Robert Goodland was the first ecologist hired by the World Bank and worked hard for 30 years to improve that institution’s environmental and human rights practices. He was the first winner of the IUCN’s Harold Jefferson Coolidge medal for lifetime achievement in the conservation of nature.
Robert was initially assigned to the task of screening every single proposed World Bank project, and selecting for scrutiny those with the largest potential impacts, for which Robert would draft recommendations. But project designers resisted implementing his recommendations. As a remedy, Robert took a lead role in drafting overall environmental and social standards for the World Bank Group, notably covering Environmental Assessment, Indigenous Peoples, Natural Habitats, and Physical Cultural Resources. Robert did much to open the World Bank to dialog with the NGO community.

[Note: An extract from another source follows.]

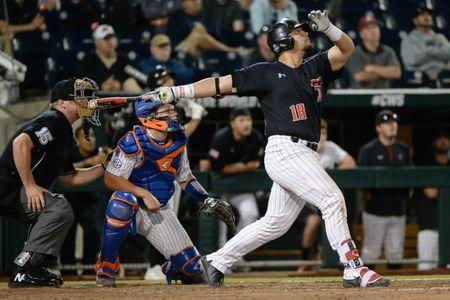 Jun 21, 2018; Omaha, NE, USA; Texas Tech Red Raiders designated hitter Zach Rheams (18) flies out to deep center field to end the eighth inning against the Florida Gators in the College World Series at TD Ameritrade Park. Mandatory Credit: Steven Branscombe-USA TODAY Sports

Robert’s work on indigenous peoples led the institution to hire a cadre of anthropologists. A key issue was to prevent forced resettlement, and to mitigate its adverse impacts when it did occur. Robert also worked to complete the Environmental Assessment Sourcebook, which became a key worldwide reference on various aspects of environmental assessment. As a capstone to Robert’s work on the principles of environmental and social assessment, he served a term as president of the International Association of Impact Assessment in 1994-1995.
Earlier Robert taught tropical ecology and environmental assessment at the University of Brasilia and the National Amazonian Research Institute in Manaus. His time in Brazil led him to co-author with Howard Irwin the book “Amazon Jungle: Green Hell to Red Desert”. It became a seminal work in the birth of the international environmental movement.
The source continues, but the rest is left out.